§ **The problem**
The output is the line holding "genus: Turdus" and all lines after it to the end of the records below; restate them unchanged and add nothing.

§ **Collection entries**
********************
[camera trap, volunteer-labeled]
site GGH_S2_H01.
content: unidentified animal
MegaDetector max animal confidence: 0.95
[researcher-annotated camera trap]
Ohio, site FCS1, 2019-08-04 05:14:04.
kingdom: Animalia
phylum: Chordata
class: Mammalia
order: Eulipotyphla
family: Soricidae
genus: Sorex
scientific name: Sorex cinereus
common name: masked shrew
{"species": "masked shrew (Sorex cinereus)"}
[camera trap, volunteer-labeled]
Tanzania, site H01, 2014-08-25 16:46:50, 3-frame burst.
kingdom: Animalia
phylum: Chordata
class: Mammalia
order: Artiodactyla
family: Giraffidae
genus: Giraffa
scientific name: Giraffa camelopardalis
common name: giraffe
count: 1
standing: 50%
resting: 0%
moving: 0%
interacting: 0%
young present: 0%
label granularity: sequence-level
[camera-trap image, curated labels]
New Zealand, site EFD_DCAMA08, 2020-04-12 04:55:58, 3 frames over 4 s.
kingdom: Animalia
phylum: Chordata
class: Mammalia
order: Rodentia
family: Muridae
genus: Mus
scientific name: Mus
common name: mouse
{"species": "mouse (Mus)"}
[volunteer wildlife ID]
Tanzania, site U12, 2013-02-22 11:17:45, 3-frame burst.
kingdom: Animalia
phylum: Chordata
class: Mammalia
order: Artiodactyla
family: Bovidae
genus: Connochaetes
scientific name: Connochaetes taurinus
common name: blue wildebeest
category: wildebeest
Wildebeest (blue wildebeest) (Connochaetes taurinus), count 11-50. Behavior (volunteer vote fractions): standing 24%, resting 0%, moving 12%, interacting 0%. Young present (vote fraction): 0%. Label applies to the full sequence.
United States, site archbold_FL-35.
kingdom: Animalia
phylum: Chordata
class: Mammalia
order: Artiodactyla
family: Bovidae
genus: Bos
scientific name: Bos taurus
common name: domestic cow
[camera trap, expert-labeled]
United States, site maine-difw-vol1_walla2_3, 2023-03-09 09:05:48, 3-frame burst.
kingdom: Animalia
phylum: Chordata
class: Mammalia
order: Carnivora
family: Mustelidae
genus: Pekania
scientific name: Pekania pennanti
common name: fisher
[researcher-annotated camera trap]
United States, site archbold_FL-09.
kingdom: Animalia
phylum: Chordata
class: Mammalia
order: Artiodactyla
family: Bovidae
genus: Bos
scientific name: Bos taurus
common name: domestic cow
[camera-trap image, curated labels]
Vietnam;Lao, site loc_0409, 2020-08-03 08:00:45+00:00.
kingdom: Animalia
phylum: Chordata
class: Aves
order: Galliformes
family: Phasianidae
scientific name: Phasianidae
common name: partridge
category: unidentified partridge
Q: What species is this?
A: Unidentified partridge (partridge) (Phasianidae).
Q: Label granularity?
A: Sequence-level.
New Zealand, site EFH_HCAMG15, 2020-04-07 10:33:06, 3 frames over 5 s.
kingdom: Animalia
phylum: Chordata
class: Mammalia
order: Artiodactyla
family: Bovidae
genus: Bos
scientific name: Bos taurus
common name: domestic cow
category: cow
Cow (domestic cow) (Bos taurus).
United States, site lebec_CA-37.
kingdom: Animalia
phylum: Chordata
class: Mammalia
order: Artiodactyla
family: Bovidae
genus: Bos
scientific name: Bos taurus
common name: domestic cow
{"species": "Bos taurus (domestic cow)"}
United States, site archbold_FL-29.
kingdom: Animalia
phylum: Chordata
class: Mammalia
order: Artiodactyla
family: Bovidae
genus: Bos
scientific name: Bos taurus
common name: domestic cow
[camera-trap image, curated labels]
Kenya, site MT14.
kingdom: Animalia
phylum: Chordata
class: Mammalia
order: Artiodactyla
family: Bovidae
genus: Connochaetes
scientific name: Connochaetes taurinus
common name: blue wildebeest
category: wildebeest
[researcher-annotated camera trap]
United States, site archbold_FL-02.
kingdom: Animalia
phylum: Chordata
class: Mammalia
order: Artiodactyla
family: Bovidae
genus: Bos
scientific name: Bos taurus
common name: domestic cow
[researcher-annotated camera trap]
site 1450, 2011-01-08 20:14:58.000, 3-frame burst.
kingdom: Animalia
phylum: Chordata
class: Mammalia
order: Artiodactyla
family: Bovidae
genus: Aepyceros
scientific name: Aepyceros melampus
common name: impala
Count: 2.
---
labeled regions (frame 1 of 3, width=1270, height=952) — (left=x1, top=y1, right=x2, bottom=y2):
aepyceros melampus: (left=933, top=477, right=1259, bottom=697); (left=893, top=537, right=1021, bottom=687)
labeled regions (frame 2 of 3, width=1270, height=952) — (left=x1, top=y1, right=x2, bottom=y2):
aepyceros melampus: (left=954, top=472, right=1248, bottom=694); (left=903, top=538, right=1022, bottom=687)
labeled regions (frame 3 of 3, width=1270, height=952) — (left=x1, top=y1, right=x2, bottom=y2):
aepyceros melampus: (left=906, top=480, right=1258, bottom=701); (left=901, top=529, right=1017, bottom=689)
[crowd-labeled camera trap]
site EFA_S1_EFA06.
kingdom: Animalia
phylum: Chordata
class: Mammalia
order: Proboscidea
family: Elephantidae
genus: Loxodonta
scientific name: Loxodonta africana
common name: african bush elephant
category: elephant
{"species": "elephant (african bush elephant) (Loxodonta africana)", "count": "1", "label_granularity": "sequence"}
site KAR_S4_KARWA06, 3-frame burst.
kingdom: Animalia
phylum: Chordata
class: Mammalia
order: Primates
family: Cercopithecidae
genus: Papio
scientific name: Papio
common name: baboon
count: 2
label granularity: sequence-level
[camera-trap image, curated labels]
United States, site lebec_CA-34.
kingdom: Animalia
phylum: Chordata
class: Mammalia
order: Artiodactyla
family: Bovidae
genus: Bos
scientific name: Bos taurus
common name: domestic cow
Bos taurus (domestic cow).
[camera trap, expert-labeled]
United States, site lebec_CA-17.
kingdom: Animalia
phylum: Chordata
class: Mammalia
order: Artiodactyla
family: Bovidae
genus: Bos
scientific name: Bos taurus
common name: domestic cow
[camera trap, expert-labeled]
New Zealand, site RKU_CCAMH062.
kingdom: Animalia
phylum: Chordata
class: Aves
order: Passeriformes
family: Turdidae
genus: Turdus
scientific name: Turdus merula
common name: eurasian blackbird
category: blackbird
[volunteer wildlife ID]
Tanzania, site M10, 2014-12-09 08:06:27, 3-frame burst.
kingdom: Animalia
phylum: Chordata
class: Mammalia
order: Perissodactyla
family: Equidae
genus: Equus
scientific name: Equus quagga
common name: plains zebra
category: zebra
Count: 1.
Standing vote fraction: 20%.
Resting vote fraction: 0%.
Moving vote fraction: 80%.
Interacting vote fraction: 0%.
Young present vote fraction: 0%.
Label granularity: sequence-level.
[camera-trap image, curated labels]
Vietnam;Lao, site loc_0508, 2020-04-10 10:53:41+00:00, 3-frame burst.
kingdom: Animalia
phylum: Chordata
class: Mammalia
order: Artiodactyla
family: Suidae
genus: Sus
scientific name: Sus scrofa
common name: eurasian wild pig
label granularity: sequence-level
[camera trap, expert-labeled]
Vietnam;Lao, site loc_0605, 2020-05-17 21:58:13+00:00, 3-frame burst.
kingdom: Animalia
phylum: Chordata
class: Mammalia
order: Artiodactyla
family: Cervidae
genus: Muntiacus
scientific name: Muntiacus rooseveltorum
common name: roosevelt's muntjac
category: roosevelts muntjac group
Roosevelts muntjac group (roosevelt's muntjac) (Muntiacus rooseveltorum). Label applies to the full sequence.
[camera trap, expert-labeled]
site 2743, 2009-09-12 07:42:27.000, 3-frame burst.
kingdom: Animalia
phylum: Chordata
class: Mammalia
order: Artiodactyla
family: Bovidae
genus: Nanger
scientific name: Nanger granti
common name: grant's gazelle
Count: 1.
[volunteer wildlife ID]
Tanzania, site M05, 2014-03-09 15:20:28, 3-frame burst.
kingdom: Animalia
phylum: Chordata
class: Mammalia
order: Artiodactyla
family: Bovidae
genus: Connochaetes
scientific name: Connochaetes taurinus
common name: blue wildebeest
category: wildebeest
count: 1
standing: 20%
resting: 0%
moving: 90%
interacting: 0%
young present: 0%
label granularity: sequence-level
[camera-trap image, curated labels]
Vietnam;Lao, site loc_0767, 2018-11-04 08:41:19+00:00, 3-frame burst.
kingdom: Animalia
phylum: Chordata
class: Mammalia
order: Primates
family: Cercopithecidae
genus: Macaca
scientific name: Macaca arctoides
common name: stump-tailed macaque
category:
********************
§ **Response below**
genus: Turdus
scientific name: Turdus merula
common name: eurasian blackbird
category: blackbird
[volunteer wildlife ID]
Tanzania, site M10, 2014-12-09 08:06:27, 3-frame burst.
kingdom: Animalia
phylum: Chordata
class: Mammalia
order: Perissodactyla
family: Equidae
genus: Equus
scientific name: Equus quagga
common name: plains zebra
category: zebra
Count: 1.
Standing vote fraction: 20%.
Resting vote fraction: 0%.
Moving vote fraction: 80%.
Interacting vote fraction: 0%.
Young present vote fraction: 0%.
Label granularity: sequence-level.
[camera-trap image, curated labels]
Vietnam;Lao, site loc_0508, 2020-04-10 10:53:41+00:00, 3-frame burst.
kingdom: Animalia
phylum: Chordata
class: Mammalia
order: Artiodactyla
family: Suidae
genus: Sus
scientific name: Sus scrofa
common name: eurasian wild pig
label granularity: sequence-level
[camera trap, expert-labeled]
Vietnam;Lao, site loc_0605, 2020-05-17 21:58:13+00:00, 3-frame burst.
kingdom: Animalia
phylum: Chordata
class: Mammalia
order: Artiodactyla
family: Cervidae
genus: Muntiacus
scientific name: Muntiacus rooseveltorum
common name: roosevelt's muntjac
category: roosevelts muntjac group
Roosevelts muntjac group (roosevelt's muntjac) (Muntiacus rooseveltorum). Label applies to the full sequence.
[camera trap, expert-labeled]
site 2743, 2009-09-12 07:42:27.000, 3-frame burst.
kingdom: Animalia
phylum: Chordata
class: Mammalia
order: Artiodactyla
family: Bovidae
genus: Nanger
scientific name: Nanger granti
common name: grant's gazelle
Count: 1.
[volunteer wildlife ID]
Tanzania, site M05, 2014-03-09 15:20:28, 3-frame burst.
kingdom: Animalia
phylum: Chordata
class: Mammalia
order: Artiodactyla
family: Bovidae
genus: Connochaetes
scientific name: Connochaetes taurinus
common name: blue wildebeest
category: wildebeest
count: 1
standing: 20%
resting: 0%
moving: 90%
interacting: 0%
young present: 0%
label granularity: sequence-level
[camera-trap image, curated labels]
Vietnam;Lao, site loc_0767, 2018-11-04 08:41:19+00:00, 3-frame burst.
kingdom: Animalia
phylum: Chordata
class: Mammalia
order: Primates
family: Cercopithecidae
genus: Macaca
scientific name: Macaca arctoides
common name: stump-tailed macaque
category:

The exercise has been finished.